• [PROBLEM DETAILS]:
Leave out the pictures and give back all the entries exactly as written.

• [DATA LISTING]:
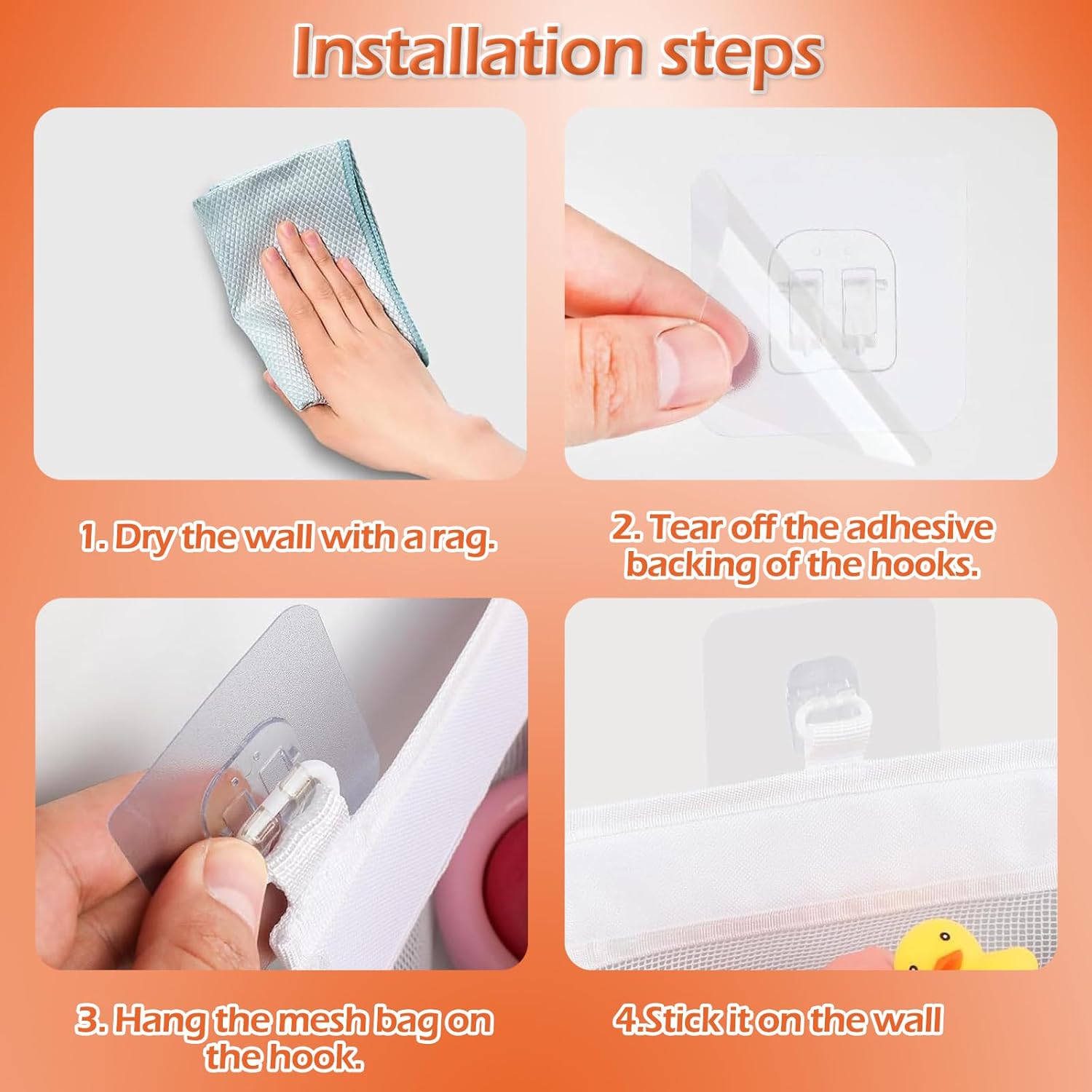 Installation steps

1. Dry the wall with a rag.

2. Tear off the adhesive backing of the hooks.

3. Hang the mesh bag on the hook.

4.Stick it on the wall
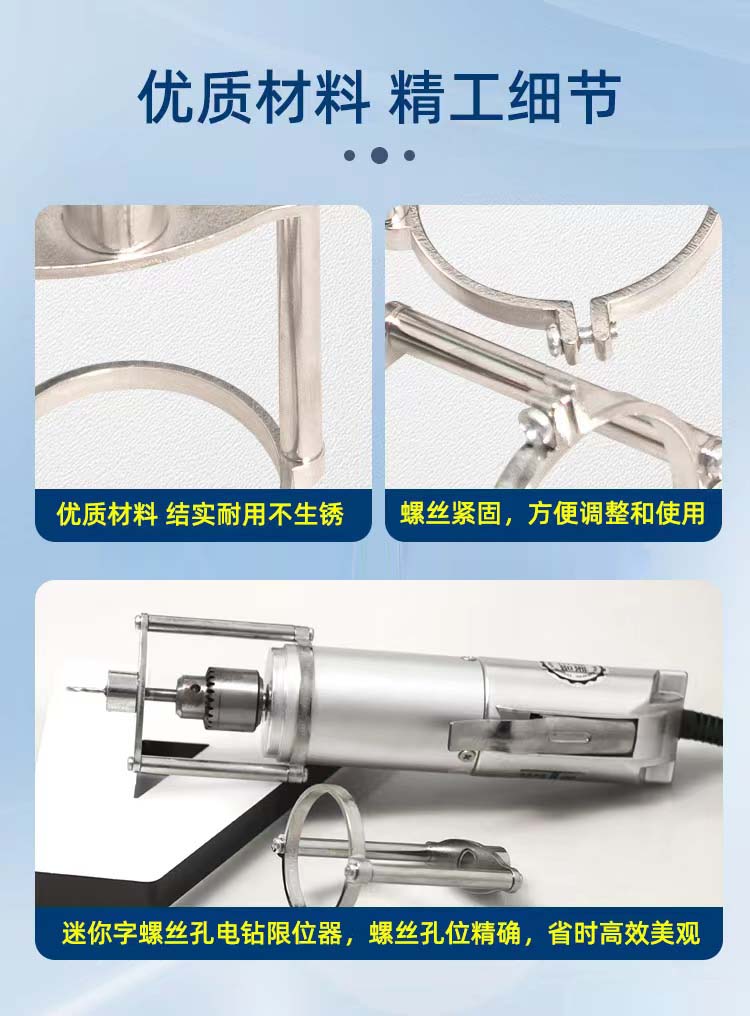 优质材料 精工细节

优质材料 结实耐用不生锈

螺丝紧固，方便调整和使用

迷你字螺丝孔电钻限位器，螺丝孔位精确，省时高效美观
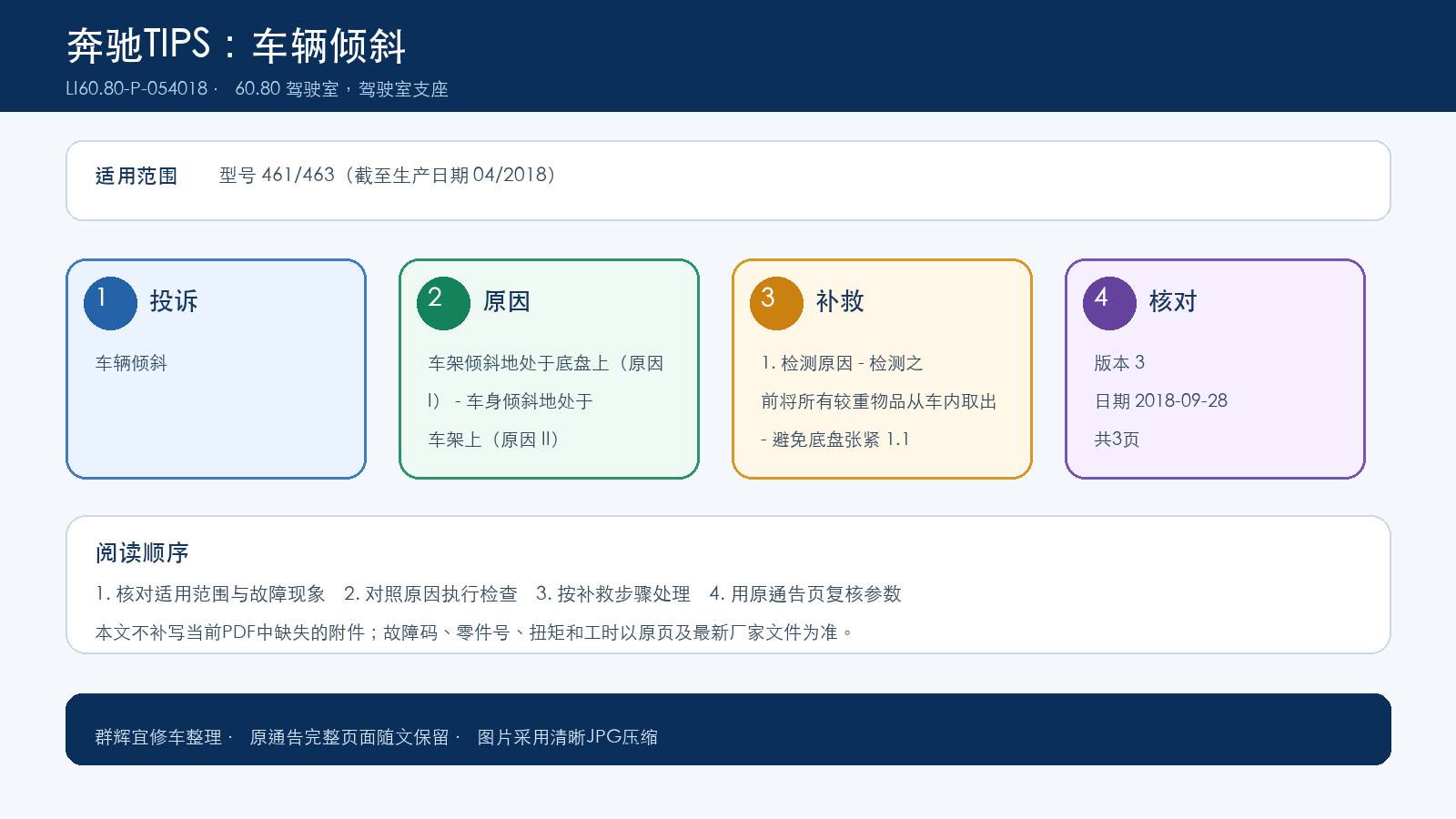 奔驰TIPS：车辆倾斜
LI60.80-P-054018 · 60.80 驾驶室，驾驶室支座

适用范围 型号 461/463（截至生产日期 04/2018）

1 投诉
车辆倾斜

2 原因
车架倾斜地处于底盘上（原因 I） - 车身倾斜地处于车架上（原因 II）

3 补救
1. 检测原因 - 检测之前将所有较重物品从车内取出 - 避免底盘张紧 1.1

4 核对
版本 3
日期 2018-09-28
共3页

阅读顺序
1. 核对适用范围与故障现象 2. 对照原因执行检查 3. 按补救步骤处理 4. 用原通告页复核参数
本文不补写当前PDF中缺失的附件；故障码、零件号、扭矩和工时以原页及最新厂家文件为准。

群辉宜修车整理 · 原通告完整页面随文保留 · 图片采用清晰JPG压缩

• [SOLUTION FOR THIS EXERCISE]:
 Installation steps

1. Dry the wall with a rag.

2. Tear off the adhesive backing of the hooks.

3. Hang the mesh bag on the hook.

4.Stick it on the wall
 优质材料 精工细节

优质材料 结实耐用不生锈

螺丝紧固，方便调整和使用

迷你字螺丝孔电钻限位器，螺丝孔位精确，省时高效美观
 奔驰TIPS：车辆倾斜
LI60.80-P-054018 · 60.80 驾驶室，驾驶室支座

适用范围 型号 461/463（截至生产日期 04/2018）

1 投诉
车辆倾斜

2 原因
车架倾斜地处于底盘上（原因 I） - 车身倾斜地处于车架上（原因 II）

3 补救
1. 检测原因 - 检测之前将所有较重物品从车内取出 - 避免底盘张紧 1.1

4 核对
版本 3
日期 2018-09-28
共3页

阅读顺序
1. 核对适用范围与故障现象 2. 对照原因执行检查 3. 按补救步骤处理 4. 用原通告页复核参数
本文不补写当前PDF中缺失的附件；故障码、零件号、扭矩和工时以原页及最新厂家文件为准。

群辉宜修车整理 · 原通告完整页面随文保留 · 图片采用清晰JPG压缩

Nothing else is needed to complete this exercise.